È a questo punto che i sospetti della destra MAGA sono diventati una certezza. Sui social sono cominciate a girare foto in cui si vede Barrett posare sorridente insieme alle tre liberal. Alcuni hanno segnalato le espressioni del suo viso – non esattamente entusiastiche – mentre ascoltava Trump nel discorso di febbraio al Congresso. Altri si sono lanciati in fotomontaggi particolarmente fantasiosi: uno la rappresenta completamente coperta di tatuaggi, proprio come un deportato venezuelano. Feroci i commenti alla sua decisione. “Nominare una donna è stato un enorme errore”, ha detto un’influencer Maga, Kim Katie USA. “Debole, codarda, traditrice. Barrett è tutto ciò che non va in questo Paese. È un’impostora assolutamente disgustosa”, ha spiegato Catturd, altra voce di primo piano del MAGA, tre milioni e mezzo di followers su X, che dice di disprezzarla quasi quanto Anthony Fauci. C’è chi l’ha messa sulla questione di genere, come il giornalista conservatore Jeff Younger, secondo cui “tutti i giudici uomini della Corte hanno votato in sintonia con la legge. Tutte le donne, in sintonia con i loro sentimenti”. Molti ormai la chiamano “Amy Commie Barrett” – commie come comunista. E se per alcuni è chiaro che “odia Trump”, altri la definiscono “un lupo sotto le parvenze di un agnellino”. Nonostante Trump l’avesse fino a ora difesa, anche la Casa Bianca è alla fine intervenuta. Il presidente “non è contento della decisione della giudice Barrett”, ha spiegato la portavoce Karoline Leavitt.

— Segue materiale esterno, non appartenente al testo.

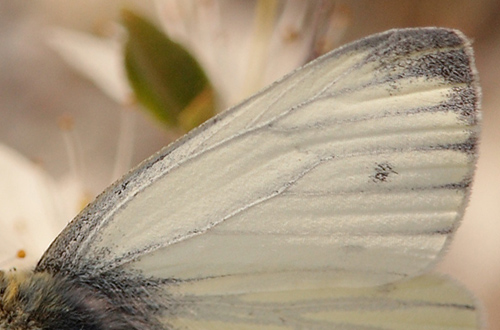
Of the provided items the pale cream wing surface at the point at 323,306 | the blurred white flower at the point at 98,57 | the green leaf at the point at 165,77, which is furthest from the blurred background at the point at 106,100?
the pale cream wing surface at the point at 323,306

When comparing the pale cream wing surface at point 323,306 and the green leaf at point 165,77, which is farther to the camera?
Result: the green leaf at point 165,77

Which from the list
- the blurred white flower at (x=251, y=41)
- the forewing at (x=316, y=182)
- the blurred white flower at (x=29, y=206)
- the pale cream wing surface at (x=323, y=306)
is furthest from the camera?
the blurred white flower at (x=251, y=41)

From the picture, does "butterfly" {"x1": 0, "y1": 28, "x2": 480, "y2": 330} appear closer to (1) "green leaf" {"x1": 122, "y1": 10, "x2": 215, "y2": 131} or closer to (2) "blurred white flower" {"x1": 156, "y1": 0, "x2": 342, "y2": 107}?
(1) "green leaf" {"x1": 122, "y1": 10, "x2": 215, "y2": 131}

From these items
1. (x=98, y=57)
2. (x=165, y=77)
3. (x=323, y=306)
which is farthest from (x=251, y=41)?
(x=323, y=306)

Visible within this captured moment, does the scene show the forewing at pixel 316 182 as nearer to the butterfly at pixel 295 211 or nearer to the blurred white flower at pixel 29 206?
the butterfly at pixel 295 211

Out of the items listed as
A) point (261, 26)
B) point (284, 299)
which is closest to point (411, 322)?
point (284, 299)

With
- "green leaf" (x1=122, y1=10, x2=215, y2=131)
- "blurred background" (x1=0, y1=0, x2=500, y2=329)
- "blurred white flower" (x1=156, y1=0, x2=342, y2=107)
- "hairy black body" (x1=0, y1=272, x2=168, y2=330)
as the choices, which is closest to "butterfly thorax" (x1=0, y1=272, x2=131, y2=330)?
"hairy black body" (x1=0, y1=272, x2=168, y2=330)

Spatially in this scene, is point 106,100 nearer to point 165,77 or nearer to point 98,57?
point 98,57
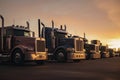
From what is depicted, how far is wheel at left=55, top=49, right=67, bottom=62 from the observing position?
2371cm

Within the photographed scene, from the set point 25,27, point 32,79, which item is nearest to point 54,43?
point 25,27

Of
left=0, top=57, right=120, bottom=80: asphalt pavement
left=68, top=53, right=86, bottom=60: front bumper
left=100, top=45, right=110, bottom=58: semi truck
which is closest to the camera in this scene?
left=0, top=57, right=120, bottom=80: asphalt pavement

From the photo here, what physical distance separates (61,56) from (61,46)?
2.94 feet

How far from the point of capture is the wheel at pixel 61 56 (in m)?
23.7

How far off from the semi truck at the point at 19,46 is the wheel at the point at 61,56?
10.8ft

È ancora troppo presto per prevedere cosa diventerà Amy Coney Barrett. Subito dopo la sentenza sui deportati, la giudice ha preso posizione a favore del diritto dell’amministrazione di licenziare i dipendenti federali. Ma non bisogna sottostimare alcune cose. I nove giudici della Corte Suprema hanno un potere enorme, superiore per certi versi a quello dello stesso presidente. Sono nominati a vita dal presidente e, nelle loro sentenze, non devono rendere conto a nessuno – se non alla propria coscienza e interpretazione della Costituzione. In questo momento la Corte è probabilmente l’unico organo davvero in grado di sottoporre a revisione, dunque a controllare, le decisioni di Trump. Il presidente pensava di essere al sicuro con una maggioranza conservatrice alla Corte di sei contro tre. E invece non ci sono segnali buoni per lui. John Roberts, il presidente nominato da George W. Bush, si sta spostando al centro. Ma è appunto Barrett a preoccupare. Il timore della destra ha un nome: John Paul Stevens, il giudice conservatore nominato da Gerald Ford nel 1975. Lo consideravano un sicuro repubblicano. Al momento delle dimissioni, nel 2010, Stevens era il giudice più liberal della Corte. Solo il tempo dirà quindi se Amy Coney Barrett è un nuovo giudice Stevens. O se, invece, il temuto lupo è un docile agnellino.